[Scene-based spatial questions]

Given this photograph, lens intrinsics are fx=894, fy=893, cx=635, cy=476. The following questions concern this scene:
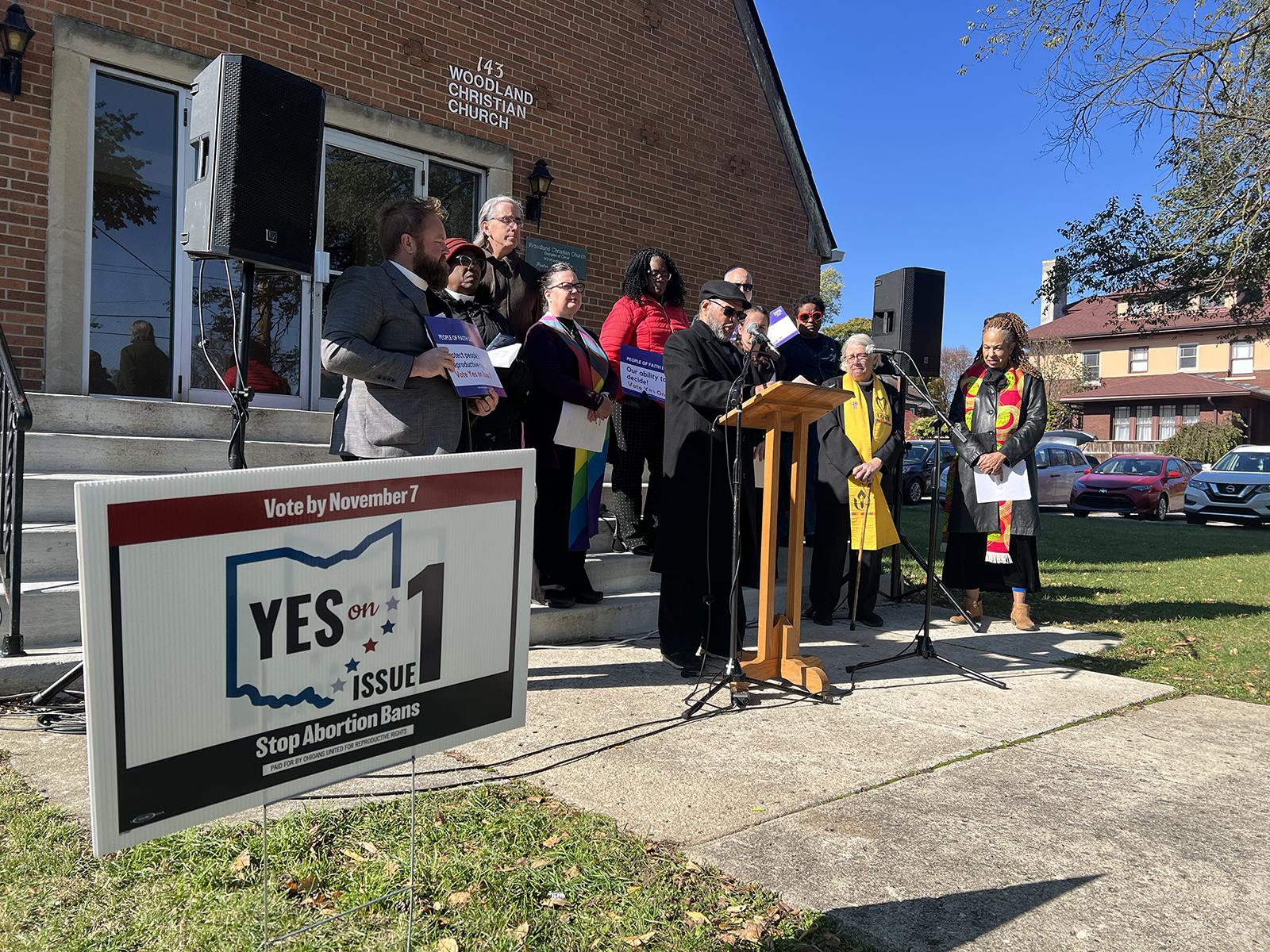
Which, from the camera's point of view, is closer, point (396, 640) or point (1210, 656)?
point (396, 640)

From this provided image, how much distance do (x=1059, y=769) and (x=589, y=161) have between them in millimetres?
7557

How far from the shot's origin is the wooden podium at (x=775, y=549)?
15.5 feet

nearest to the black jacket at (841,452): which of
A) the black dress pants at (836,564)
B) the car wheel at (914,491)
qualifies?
the black dress pants at (836,564)

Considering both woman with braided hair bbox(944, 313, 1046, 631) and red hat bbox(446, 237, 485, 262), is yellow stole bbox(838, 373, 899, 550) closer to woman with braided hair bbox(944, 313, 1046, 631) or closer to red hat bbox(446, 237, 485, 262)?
woman with braided hair bbox(944, 313, 1046, 631)

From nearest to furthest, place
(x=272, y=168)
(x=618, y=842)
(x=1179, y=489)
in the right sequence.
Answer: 1. (x=618, y=842)
2. (x=272, y=168)
3. (x=1179, y=489)

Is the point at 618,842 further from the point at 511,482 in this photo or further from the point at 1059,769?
the point at 1059,769

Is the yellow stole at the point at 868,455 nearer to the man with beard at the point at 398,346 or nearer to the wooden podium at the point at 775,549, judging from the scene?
the wooden podium at the point at 775,549

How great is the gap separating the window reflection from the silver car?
21.5m

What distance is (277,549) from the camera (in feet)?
6.44

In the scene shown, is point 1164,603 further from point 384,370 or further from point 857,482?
point 384,370

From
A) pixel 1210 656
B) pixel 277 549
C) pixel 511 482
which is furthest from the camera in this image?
pixel 1210 656

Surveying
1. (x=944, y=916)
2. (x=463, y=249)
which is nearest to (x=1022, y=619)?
(x=944, y=916)

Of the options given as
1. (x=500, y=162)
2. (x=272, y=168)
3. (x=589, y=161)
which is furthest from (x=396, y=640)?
(x=589, y=161)

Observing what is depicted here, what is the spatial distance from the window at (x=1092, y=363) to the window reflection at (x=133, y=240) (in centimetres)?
4559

#### [The request]
Rewrite all the rows above, replacing each "camera" with "viewer" and keeping everything else unchanged. Leave the pictures out of your answer.

#### [Expected output]
Given this photograph, lens intrinsics are fx=894, fy=893, cx=635, cy=476. The following questions concern this scene:
Which, from the viewer's point of view, is closer, point (396, 640) or point (1210, 656)?
point (396, 640)

From this provided image, how much distance do (x=1059, y=769) and (x=589, y=161) have between them in millimetres?
7557

How far from the shot's origin is the wooden podium at (x=775, y=549)?
15.5 feet

nearest to the black jacket at (841,452): which of
A) the black dress pants at (836,564)
B) the car wheel at (914,491)
qualifies?
the black dress pants at (836,564)

Considering both woman with braided hair bbox(944, 313, 1046, 631) and red hat bbox(446, 237, 485, 262), is yellow stole bbox(838, 373, 899, 550) closer to woman with braided hair bbox(944, 313, 1046, 631) or closer to red hat bbox(446, 237, 485, 262)?
woman with braided hair bbox(944, 313, 1046, 631)

From nearest to furthest, place
(x=272, y=168)
(x=618, y=842)
(x=1179, y=489)
in the right sequence.
Answer: 1. (x=618, y=842)
2. (x=272, y=168)
3. (x=1179, y=489)

Is the point at 618,842 further from the point at 511,482 in this photo or further from the point at 1059,769?
the point at 1059,769

Is the yellow stole at the point at 868,455 nearer to the man with beard at the point at 398,346 or nearer to the wooden podium at the point at 775,549, judging from the scene?
the wooden podium at the point at 775,549

How great is the gap separating the window reflection from the silver car?
21.5m

What distance is (277,549) from the viewer (in feet)?
6.44

In the scene shown, is point 1164,603 further from point 384,370 or further from point 857,482?
point 384,370

From
A) pixel 1210 656
B) pixel 277 549
C) pixel 511 482
which is furthest from the viewer in this image?
pixel 1210 656

Surveying
1. (x=944, y=916)
2. (x=463, y=249)
which is nearest to (x=1022, y=619)?
(x=944, y=916)

Of the options given as
1. (x=500, y=162)
2. (x=272, y=168)
3. (x=589, y=161)
which is furthest from (x=396, y=640)?
(x=589, y=161)

Observing what is depicted here, what is the spatial distance from the window at (x=1092, y=363) to the window reflection at (x=133, y=240) (in centimetres)?
4559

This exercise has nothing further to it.